━━━ EXTRACT TO READ ━━━

It is difficult to say exactly what happened to the 350 or so devotional objects that were in Amy Putnam’s home at the time of her death. Sixty-eight of Putnam’s icons were formally accessioned into the Timken’s permanent collection when the sisters’ estate finally settled in 1963. Plans for a free museum funded by the Putnam Foundation had gathered unstoppable momentum by that time. Russian works were destined to play a role, albeit not the lead one, in the project. Nevertheless, since the museum opened its doors in 1965, a group of icons has been displayed at the Timken, more or less without interruption. A dedicated gallery decorated with custom-made, Italian, flocked, green wallpaper, said to have been chosen by Amy herself, was outfitted for this purpose [fig. 10]. At least 130 Russian objects, including many icons, were soon after shipped in batches to various galleries and dealers in New York. From 1966 until the early 1970s these were sold intermittently. The documentation surrounding these sales is spotty which, while regrettable, evidently reflected the attitude of the museum’s stewards at the time. According to Walter Ames, who became the first director of the Timken upon its opening, the icons were imagined to be “of little value.” Ames went on to tell vendors that “doubtless you can find some way of disposing of them.” A large number of the Putnam icons were shipped back to their commercial source, A La Vieille Russie, under long-term consignment agreements with the gallery.[27] Some, but not all, were sold to private collections. Another 14 icons were deaccessioned formally and sent to Sotheby’s for auction in June, 1980.
In 1967, a prospective icon buyer inquired about provenance information related to the California collector of these works of art. In response to this request Ames offered the following sentences:
Miss Amy Putnam was born in New York State on May 27th, 1874 and died in San Diego on July 23rd, 1958. . . As a young lady she went to Palo Alto and took special instruction in Russian literature under a Russian Professor at Stanford. She had limited ability to speak the language and read it with ease. This resulted in her interest in Russian culture prior to the Revolution. She was entirely out of sympathy with communism and all it represented.
In addition to getting Amy’s birthplace wrong,[28] Ames’s truncated biography misses a lot. This is surprising since for several decades he interacted on an almost daily basis with her, arguably his most important client. His letter seems especially keen to emphasize the patriotic motivations surrounding this collection, something that begs to be understood in light of Cold War attitudes. We might surmise, however, that this brief portrait of Amy represents Ames’s worldview more accurately than it portrays hers.[29] In any case, the assertion that Amy’s outsized interest in Russian things derived solely from her Stanford experience merits additional scrutiny.

━━━ COLLECTED DATA ━━━

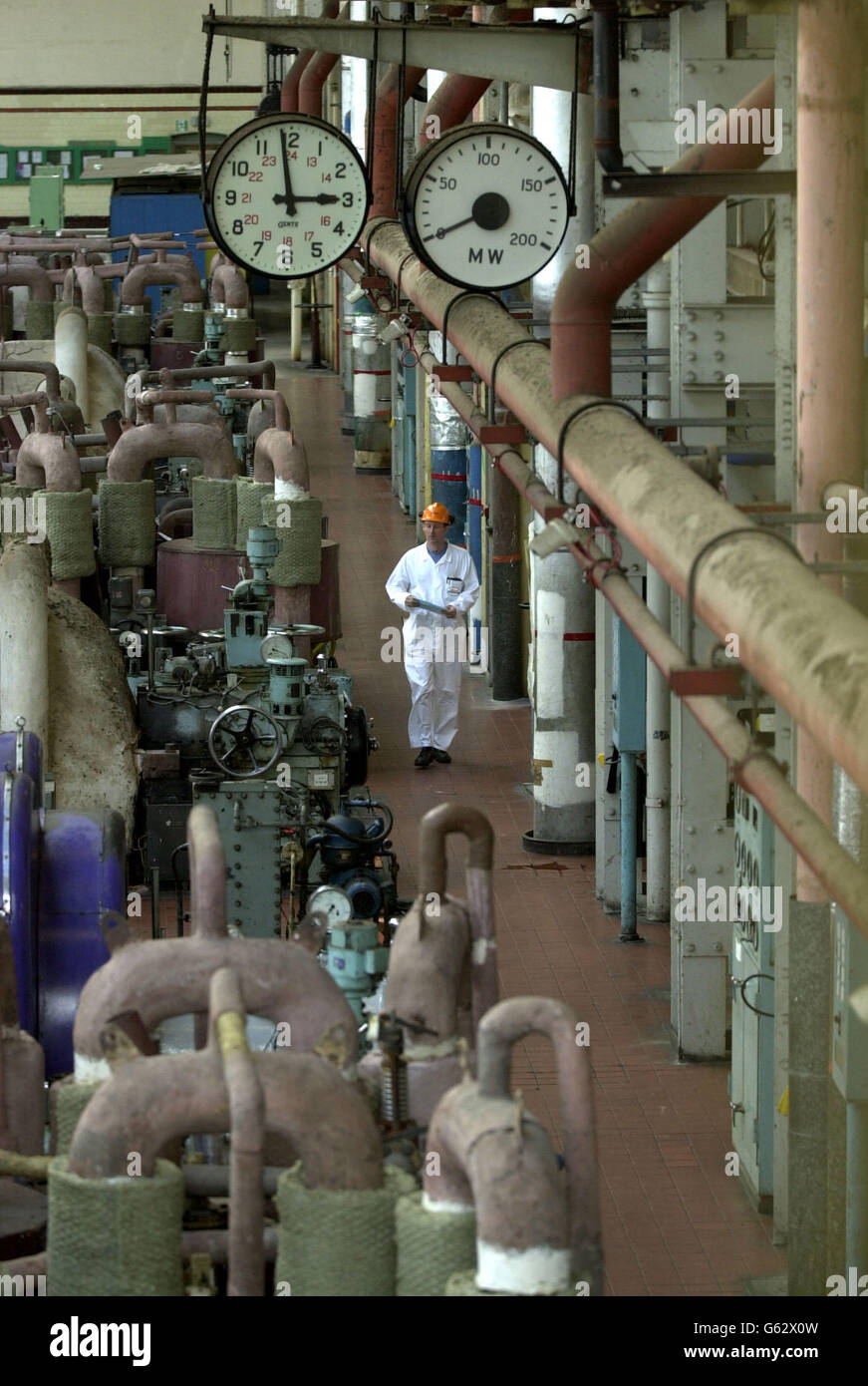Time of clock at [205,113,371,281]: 2:58
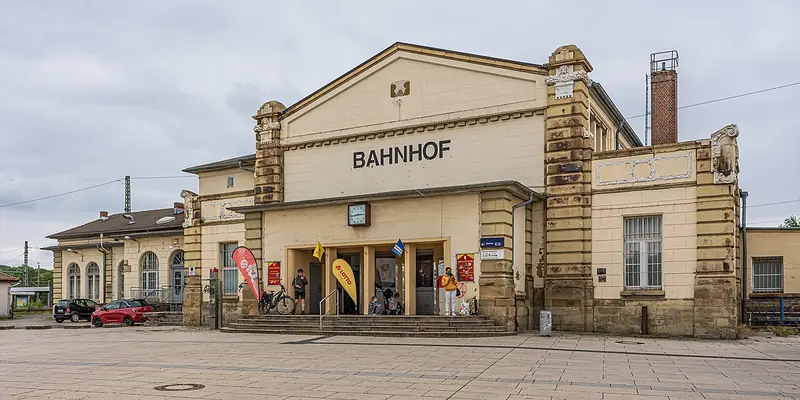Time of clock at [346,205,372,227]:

━━━

WHAT IS ASKED:
Write out the part of the text above on Amy Putnam's icons that begins at the words "In addition to" and stops after "merits additional scrutiny.".

TASK RESULT:
In addition to getting Amy’s birthplace wrong,[28] Ames’s truncated biography misses a lot. This is surprising since for several decades he interacted on an almost daily basis with her, arguably his most important client. His letter seems especially keen to emphasize the patriotic motivations surrounding this collection, something that begs to be understood in light of Cold War attitudes. We might surmise, however, that this brief portrait of Amy represents Ames’s worldview more accurately than it portrays hers.[29] In any case, the assertion that Amy’s outsized interest in Russian things derived solely from her Stanford experience merits additional scrutiny.